# Estimating auto-correlation with unequally spaced data

I'm working on a time series problem where the spacing between observations is usually 12 or 24 hours, but this is not guaranteed. I'd really like to estimate the auto-correlation function, and I've coded up a solution in R (shown at the bottom of this question). Basically, I'm looping through all the observations in the dataset and for each observation I'm looking for other observations 1,2,3,... days in the past. If that observation exists, then I use this pair in my computation of the acf, otherwise I don't.

To verify my function works, I've been comparing it with R's base acf() on a simulated dataset where the spacing is equal. The agreement is close but not perfect (for n=10000 there's hardly any difference in the estimated acf's, but at n=100 I'm seeing differences as large as 0.05).

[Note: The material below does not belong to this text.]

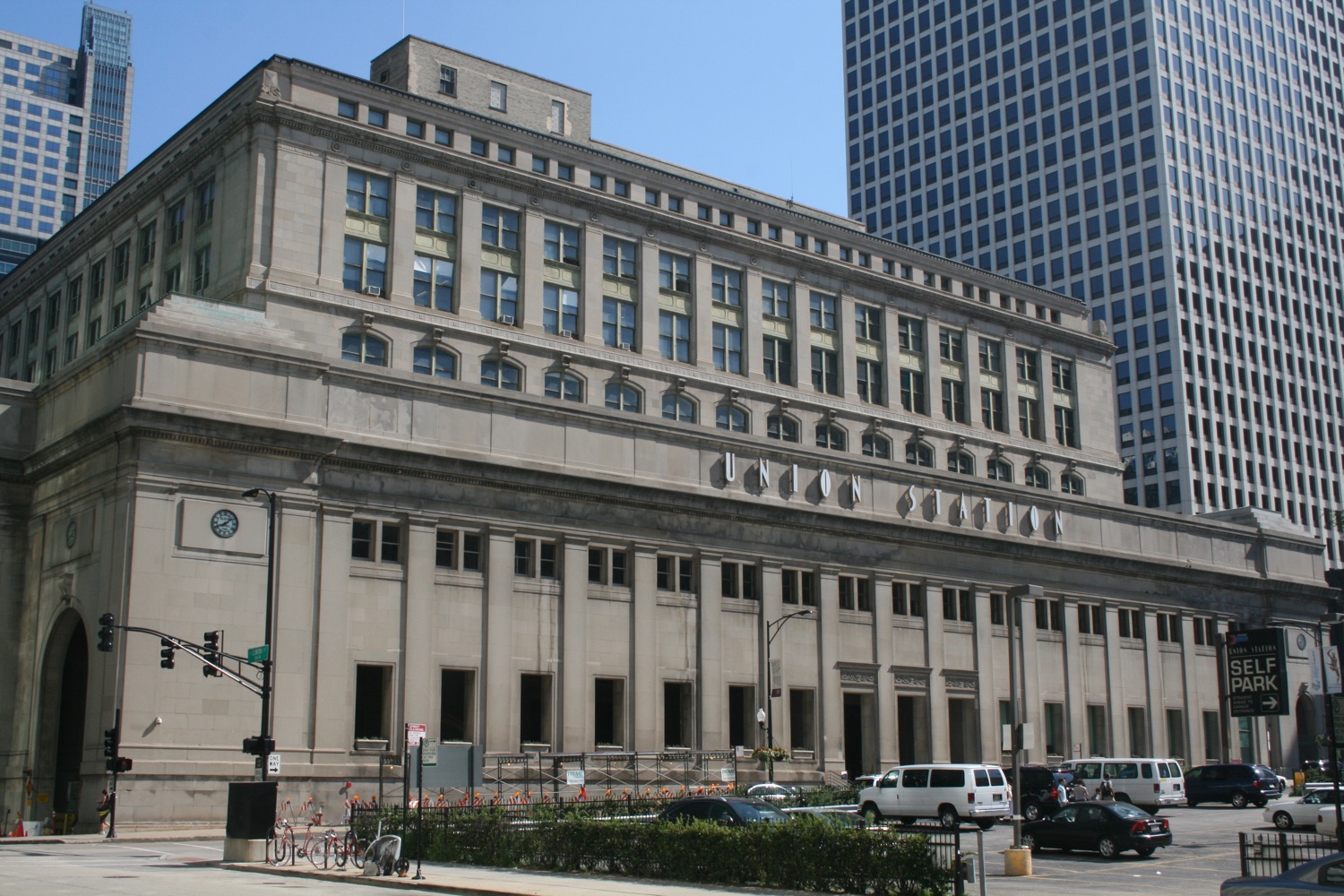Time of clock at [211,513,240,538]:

My question is: how is the acf computed, exactly? I realize it's a correlation between lagged observations, but what estimates do we use? For example, I'm using:

$$S_{X,Y} = \frac{\sum X_{i+t} X_i - (\sum X_{i+t}) (\sum X_i)/n}{n-1}$$ $$S_{X,X} = \frac{\sum X_i^2 - (\sum X_i)^2/n}{n-1}$$ $$\widehat{AR(1)} = S_{X,Y}/S_{X,X}$$

where $X_i$ is the current observation, $X_{i+t}$ is the observation that is exactly 1 day (or 2,3,...) in the past, and all summations are over pairs that have exactly that difference. So, I'm guessing that one of my $n$'s should be $n-1$ or vice versa, as asymptotically my estimator agrees with R's, but I can't figure it out. Any suggestions?

acfUnequal = function( data, data.col=5, maxLags=10 )
{
lags = 1:maxLags
data = data[!is.na(data[,data.col]),] #Can't use for acf anyways, and causes problems in calcs
reqCols = c("Date", "Hour")
test = reqCols %in% colnames(data)
if( any(!test) )
stop(paste0("Missing the following columns: ", paste(reqCols[!test],collapse=", ")))
if(ncol(data)<data.col)
stop("data.col is larger than ncol(data)")

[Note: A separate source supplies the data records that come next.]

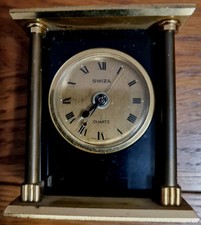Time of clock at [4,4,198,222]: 7:36
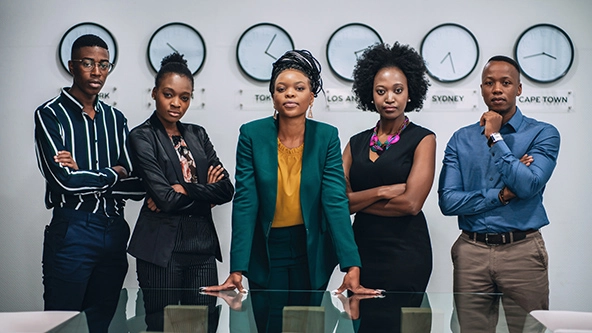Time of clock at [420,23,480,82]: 7:27
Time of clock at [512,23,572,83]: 3:42
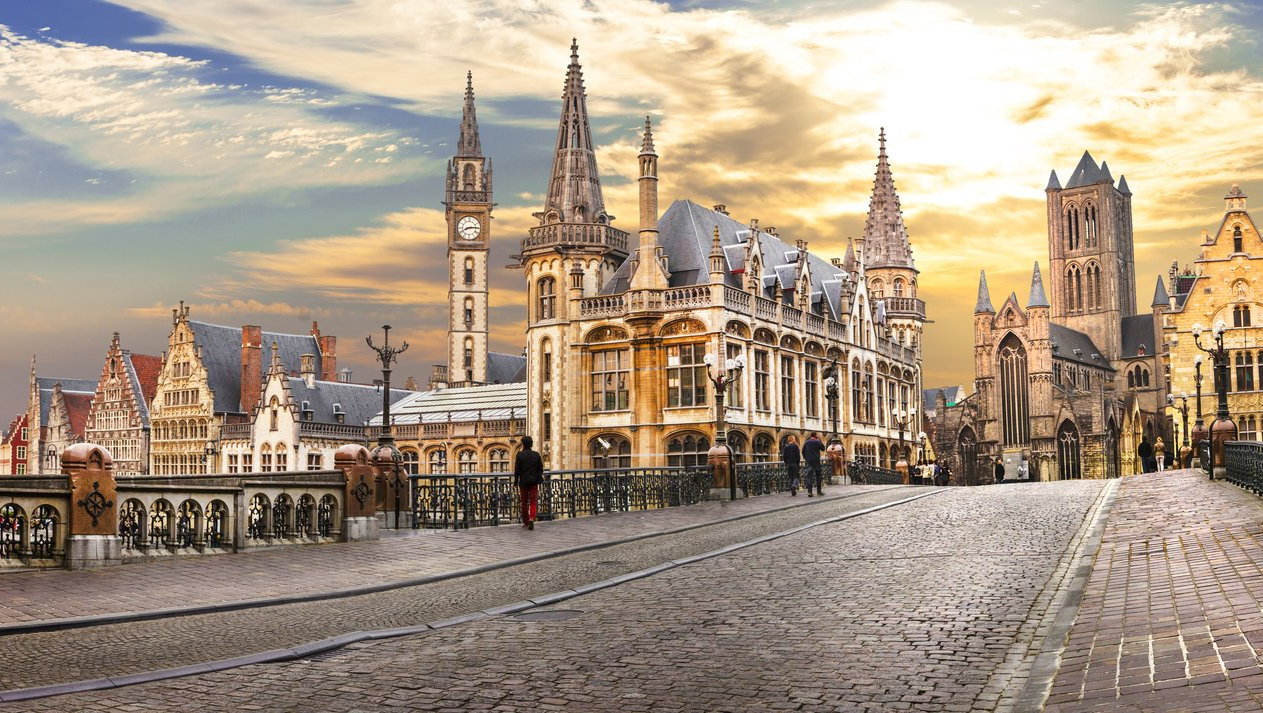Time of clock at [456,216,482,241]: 8:14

diffT = as.numeric(diff(data$Date)) + diff(data$Hour)/2400
Exy = rep(0,length(lags)) #E(XY), computed by adding up all X*Y then dividing by count
Exx = rep(0,length(lags)) #E(X^2), computed by adding up all X^2 then dividing by count
Eyy = rep(0,length(lags)) #E(Y^2), computed by adding up all Y^2 then dividing by count
Ex = rep(0,length(lags)) #E(X), computed by adding up all X then dividing by count
cnt = rep(0,length(lags)) #Count, used to compute E(XY), E(X), E(Y)
for(i in 2:nrow(data))
{
diffCurr = 0
j = i
for(lag in lags)
{
while(diffCurr<lag-0.05 & j>=2)
{
j = j-1
diffCurr = diffCurr + diffT[j]
}
if(!diffCurr>lag+.05) #time lag within 0.05 days detected, use data to compute acf
{
Exy[lag] = Exy[lag] + data[i,data.col]*data[j,data.col]
Exx[lag] = Exx[lag] + data[i,data.col]*data[i,data.col]
Eyy[lag] = Eyy[lag] + data[j,data.col]*data[j,data.col]
Ex[lag] = Ex[lag] + data[i,data.col]
Ey[lag] = Ey[lag] + data[j,data.col]
cnt[lag] = cnt[lag] + 1
}
}
}
sxy = (Exy - Ex*Ey/cnt)/(cnt-1)
sxx = (Exx - Ex^2/cnt)/(cnt-1)
acf = sxy/sxx
return(acf)
}


Ok, I figured out the problem. In my formula, I'm essentially estimating $E(X)$ twice: once by computing $\sum X_i$ and once by computing $\sum X_{i+t}$. In R, $E(X)$ is estimated by using all the observations instead of these two subsets, and the divisor is the number of observations used to estimate $E(X)$. Also, $S_{XX}$ is estimated using all the observations as well.